I have a confession to make. I lose things all the time. People who knew me long enough knows me. I am a guy who drives out to shopping mall ending up with the parking ticket gone missing. The one who day dream even people are talking to me. The one who hide stuffs in the house and at the end forget where I hide it and worst forgot what I had hid. 

By now I've even lost track of how many things I've lost. I'd like to blame it on the fact I am a busy guy. Or pretend it's the stress of so many things came up to me. Plus I've got added responsibilities that come with my so call tight schedules. 


If you got to know me, you'd never guess I'm so absent-minded. Many times people been advising me that I need a strategy for coping with such forgetfulness but I came to realized that actually I don't need one. I would go gaga when my stuffs went missing and when I got fed up I won't look for it anymore. My philosophy is very simple. My theory is, I guess many of you'll have the same experience that those missing stuffs will turn up the minute you stop searching for it. 

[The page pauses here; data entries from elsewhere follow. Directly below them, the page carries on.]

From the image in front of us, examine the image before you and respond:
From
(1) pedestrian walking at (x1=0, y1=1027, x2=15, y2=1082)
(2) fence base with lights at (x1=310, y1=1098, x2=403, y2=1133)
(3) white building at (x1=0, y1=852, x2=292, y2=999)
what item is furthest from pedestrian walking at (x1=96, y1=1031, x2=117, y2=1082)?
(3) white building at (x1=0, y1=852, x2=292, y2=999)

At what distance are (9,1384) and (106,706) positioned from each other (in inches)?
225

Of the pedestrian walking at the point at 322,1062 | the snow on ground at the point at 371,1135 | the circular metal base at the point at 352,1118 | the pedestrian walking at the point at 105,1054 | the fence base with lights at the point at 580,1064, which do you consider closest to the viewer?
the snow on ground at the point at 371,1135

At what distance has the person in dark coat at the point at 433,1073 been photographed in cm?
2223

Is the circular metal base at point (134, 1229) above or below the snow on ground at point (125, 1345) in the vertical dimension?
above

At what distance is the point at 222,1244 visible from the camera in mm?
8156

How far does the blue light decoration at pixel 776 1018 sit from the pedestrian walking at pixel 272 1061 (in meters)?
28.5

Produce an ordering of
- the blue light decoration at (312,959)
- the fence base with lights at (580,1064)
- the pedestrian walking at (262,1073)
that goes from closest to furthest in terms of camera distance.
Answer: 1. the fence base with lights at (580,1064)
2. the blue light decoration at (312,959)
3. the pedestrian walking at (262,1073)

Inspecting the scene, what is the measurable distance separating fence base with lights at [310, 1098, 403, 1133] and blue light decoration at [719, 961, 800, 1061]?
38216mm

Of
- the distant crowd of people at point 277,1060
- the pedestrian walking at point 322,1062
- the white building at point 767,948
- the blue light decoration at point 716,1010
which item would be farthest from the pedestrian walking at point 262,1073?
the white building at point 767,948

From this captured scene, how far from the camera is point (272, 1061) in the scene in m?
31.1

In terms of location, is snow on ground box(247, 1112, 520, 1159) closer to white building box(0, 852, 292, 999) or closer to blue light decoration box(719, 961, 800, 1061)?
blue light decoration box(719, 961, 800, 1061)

Wallet, keys, thumb drive, member's cards, books, papers, documents, tickets, you name it. I've lost those. Most of the times these items resurfaced or maybe in Chinese they called it, "ghost blocked your eyes." It took as long as few weeks, months or even years but still, I found most of these things that I lost. 

Until the day it didn't. That was the day I lost something and couldn't find it again. 
I lost my happiness or in short, joy. 

As usual, I waited a while for it to return. But as weeks passed, I began to get depressed. I wondered how long it would be before I felt happy again. To me everything was dull, no more exciting stuff and all I got was anxiety.

As weeks turned into months, I struggled to ignore the depression that was bearing down and suffocating me, I knew it was one of those temporarily feeling of losing someone and something important but it was almost a year now. Exercise, movies, nice food, trip to my doctor wasn't helping my hefty heart. Given that I used to look forward to each new day, this change was a hard pill to swallow. 

I tried to shake off those sad thought and misery hoping all these would lift and the burden eased. After all, I guess everyone has bad days now and then. In the meantime, I spent a lot of time sitting on the chair staring the wall or laying on the bed staring at the ceiling recalling those happy moments while the time pass just like that. 

I had to do something, so I did and went out in search of what I'd lost.

I started to by closing my eyes and praying for joy. Only then did I begin to see where it had been hiding. I first spotted it in the pages of my book where I bought it long ago where I toss aside. Then later, I found it more by praying every single day and even more when I started to believe in something that I think it will not come true. And this is my new theory that I found. 

The fog did lift in a way that can see some clear blue spot from the sky. After that, when I learned how to say no, the clouds cleared and the sun almost out. I must try to let go of the smaller things to gain much greater things. 


Little by little, it came back. Joy, contentment, relieve and grateful heart. Of course, I still lose things all the time. Just the other day I lost something again. I still use my old theory and say with a shrug, "If that thing is mine, it will either come back to me or it will resurface."

But sometimes, I use my new theory too on something more important. I search with my eyes shut and pray.

Because if it's something meant to be mine, I know the will's will bring it back to me.